In the data below, copy the stretch from the line containing "Is woman with" through the end, changing "black tank top" to "dark tank top" and leaving everything else untouched.

=== Spatial reasoning question data ===
<<<<

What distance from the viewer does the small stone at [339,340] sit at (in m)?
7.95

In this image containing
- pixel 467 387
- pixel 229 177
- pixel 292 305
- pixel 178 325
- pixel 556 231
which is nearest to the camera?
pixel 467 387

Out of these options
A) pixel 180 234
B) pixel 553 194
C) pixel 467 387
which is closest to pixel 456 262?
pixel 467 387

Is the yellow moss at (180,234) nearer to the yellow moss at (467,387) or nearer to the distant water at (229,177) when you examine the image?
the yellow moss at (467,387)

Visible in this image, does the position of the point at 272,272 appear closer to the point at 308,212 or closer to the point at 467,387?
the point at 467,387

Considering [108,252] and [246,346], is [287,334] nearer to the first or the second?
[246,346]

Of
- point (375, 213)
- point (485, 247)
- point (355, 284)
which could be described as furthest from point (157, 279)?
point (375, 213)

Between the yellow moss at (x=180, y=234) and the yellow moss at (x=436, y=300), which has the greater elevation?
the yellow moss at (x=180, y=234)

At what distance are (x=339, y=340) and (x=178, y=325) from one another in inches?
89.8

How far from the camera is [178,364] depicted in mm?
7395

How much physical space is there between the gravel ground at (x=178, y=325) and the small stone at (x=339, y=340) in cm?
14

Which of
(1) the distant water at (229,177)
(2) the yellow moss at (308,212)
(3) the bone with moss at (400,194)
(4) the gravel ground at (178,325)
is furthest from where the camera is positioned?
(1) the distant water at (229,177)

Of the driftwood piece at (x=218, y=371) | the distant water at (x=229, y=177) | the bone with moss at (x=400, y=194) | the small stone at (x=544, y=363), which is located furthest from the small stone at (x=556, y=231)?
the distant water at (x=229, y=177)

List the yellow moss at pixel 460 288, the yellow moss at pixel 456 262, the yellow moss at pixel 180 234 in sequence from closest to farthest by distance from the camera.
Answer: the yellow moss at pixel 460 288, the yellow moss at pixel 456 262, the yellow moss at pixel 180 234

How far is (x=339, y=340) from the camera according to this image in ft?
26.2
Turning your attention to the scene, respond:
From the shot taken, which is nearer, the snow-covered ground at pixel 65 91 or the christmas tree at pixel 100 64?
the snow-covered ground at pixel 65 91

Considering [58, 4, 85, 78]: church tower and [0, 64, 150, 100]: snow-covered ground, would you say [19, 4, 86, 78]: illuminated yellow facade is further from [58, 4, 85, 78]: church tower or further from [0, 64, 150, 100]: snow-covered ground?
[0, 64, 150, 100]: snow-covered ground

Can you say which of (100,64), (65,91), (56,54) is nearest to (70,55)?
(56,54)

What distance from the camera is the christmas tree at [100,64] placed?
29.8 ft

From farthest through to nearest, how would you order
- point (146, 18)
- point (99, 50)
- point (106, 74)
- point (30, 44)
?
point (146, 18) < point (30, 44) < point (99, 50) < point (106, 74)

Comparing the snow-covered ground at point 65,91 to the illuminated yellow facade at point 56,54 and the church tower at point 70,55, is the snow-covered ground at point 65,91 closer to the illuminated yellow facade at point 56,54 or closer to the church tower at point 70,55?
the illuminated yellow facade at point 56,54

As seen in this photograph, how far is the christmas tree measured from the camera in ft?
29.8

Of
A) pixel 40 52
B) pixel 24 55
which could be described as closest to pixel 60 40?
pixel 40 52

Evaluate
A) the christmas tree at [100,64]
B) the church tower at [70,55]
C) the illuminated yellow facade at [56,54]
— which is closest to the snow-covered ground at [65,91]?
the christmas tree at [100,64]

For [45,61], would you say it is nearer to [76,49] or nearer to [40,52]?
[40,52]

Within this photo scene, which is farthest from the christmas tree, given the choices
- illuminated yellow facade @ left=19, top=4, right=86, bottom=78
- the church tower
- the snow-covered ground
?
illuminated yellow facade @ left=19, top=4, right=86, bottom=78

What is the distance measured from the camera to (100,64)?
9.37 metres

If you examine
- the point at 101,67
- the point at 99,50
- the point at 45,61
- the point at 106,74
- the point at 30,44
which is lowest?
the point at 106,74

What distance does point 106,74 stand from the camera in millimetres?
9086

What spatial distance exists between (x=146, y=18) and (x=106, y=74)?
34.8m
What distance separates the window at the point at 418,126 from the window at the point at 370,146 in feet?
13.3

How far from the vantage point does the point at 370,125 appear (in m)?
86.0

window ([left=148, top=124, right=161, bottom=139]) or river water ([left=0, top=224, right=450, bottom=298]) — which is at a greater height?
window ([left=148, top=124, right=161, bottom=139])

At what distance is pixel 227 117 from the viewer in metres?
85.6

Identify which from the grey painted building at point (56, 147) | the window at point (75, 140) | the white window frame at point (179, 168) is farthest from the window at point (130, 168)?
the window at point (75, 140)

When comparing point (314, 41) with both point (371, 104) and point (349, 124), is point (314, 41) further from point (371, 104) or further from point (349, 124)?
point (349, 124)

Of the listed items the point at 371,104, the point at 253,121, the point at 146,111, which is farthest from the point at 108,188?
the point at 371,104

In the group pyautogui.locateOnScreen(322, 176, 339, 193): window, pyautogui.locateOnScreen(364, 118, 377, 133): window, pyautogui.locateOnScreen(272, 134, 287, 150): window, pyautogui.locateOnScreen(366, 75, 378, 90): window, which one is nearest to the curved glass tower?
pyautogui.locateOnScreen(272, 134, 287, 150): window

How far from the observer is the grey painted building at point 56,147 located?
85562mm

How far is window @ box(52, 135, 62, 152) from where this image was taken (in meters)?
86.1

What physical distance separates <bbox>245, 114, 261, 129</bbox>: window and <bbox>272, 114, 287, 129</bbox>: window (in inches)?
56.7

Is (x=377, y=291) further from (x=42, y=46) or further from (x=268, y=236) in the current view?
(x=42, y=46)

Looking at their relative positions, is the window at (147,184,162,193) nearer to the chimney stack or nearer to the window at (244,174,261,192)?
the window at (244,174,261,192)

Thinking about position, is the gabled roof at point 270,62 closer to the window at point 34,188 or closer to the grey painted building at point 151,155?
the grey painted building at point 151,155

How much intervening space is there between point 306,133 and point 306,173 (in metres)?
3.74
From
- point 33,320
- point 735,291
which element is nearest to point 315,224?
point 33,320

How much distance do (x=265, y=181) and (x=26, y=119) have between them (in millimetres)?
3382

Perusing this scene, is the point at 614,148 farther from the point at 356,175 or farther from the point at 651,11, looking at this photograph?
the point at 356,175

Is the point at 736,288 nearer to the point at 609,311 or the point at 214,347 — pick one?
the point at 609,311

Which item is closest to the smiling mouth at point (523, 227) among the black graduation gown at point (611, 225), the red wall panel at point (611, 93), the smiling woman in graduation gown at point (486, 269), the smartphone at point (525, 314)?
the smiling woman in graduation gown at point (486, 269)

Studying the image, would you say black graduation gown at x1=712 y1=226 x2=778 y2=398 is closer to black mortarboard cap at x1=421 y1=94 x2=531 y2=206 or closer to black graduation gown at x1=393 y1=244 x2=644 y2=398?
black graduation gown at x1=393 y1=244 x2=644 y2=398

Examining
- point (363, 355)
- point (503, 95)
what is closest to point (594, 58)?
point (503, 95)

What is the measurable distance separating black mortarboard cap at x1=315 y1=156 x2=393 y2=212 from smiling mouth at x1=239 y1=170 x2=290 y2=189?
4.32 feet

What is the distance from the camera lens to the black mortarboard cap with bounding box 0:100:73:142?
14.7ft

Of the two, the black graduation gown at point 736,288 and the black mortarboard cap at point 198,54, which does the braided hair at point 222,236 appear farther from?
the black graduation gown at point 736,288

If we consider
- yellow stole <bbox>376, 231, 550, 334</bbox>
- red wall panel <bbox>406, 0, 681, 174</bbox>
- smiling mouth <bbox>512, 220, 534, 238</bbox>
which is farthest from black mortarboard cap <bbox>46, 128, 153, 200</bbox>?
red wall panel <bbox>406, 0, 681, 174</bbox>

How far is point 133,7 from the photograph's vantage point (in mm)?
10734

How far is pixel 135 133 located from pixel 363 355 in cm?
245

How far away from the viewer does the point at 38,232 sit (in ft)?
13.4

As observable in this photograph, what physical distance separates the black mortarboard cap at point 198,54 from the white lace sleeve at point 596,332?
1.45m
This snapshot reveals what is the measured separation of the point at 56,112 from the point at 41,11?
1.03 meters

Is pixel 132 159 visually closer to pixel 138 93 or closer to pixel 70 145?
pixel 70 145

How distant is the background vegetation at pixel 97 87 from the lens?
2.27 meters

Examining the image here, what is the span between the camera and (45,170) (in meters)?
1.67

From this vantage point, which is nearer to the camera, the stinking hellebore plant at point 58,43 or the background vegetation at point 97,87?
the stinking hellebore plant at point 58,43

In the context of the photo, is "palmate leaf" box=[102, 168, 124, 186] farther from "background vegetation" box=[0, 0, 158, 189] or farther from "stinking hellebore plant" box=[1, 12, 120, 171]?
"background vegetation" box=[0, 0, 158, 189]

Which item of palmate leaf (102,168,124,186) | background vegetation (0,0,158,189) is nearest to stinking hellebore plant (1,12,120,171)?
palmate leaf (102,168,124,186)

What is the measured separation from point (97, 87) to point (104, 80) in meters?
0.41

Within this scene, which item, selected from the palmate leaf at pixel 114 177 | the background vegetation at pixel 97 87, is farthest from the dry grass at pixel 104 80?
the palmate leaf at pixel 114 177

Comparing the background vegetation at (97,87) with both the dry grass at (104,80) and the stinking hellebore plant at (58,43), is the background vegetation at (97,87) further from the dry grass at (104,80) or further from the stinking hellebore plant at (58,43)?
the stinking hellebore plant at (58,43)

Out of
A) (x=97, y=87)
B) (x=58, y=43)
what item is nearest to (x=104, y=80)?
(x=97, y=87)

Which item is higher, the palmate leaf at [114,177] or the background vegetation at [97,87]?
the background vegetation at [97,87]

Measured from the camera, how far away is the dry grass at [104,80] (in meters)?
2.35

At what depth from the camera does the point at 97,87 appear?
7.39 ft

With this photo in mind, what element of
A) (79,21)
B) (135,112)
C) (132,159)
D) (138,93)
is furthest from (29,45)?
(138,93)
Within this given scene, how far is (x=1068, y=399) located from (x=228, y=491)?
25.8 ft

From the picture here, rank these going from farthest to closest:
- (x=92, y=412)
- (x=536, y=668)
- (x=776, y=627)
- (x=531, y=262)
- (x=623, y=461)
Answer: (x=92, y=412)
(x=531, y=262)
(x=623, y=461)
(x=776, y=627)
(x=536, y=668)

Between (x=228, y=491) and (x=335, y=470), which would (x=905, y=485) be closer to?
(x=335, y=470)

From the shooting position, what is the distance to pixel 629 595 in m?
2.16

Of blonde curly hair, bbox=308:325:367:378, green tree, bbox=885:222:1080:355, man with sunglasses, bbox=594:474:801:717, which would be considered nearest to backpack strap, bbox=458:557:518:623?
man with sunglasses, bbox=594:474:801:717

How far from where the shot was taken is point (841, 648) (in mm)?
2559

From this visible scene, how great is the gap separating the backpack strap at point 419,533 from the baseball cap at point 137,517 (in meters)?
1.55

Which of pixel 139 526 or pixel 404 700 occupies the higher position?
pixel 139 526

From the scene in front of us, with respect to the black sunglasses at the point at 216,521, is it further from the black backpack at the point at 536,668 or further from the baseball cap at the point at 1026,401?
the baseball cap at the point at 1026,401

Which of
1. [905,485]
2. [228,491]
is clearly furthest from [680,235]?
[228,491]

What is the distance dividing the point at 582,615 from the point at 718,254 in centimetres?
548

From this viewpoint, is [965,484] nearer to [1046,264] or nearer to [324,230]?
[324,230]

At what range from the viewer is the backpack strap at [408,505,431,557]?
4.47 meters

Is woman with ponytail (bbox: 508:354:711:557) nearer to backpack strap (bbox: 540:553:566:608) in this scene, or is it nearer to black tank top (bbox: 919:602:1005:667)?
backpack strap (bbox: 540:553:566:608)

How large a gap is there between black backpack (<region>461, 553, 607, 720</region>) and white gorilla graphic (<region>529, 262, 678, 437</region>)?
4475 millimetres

>>>>

=== RESPONSE ===
Is woman with ponytail (bbox: 508:354:711:557) nearer to backpack strap (bbox: 540:553:566:608) in this scene, or is it nearer to dark tank top (bbox: 919:602:1005:667)?
backpack strap (bbox: 540:553:566:608)

How large a gap is there between black backpack (<region>461, 553, 607, 720</region>) and white gorilla graphic (<region>529, 262, 678, 437</region>)?
4475 millimetres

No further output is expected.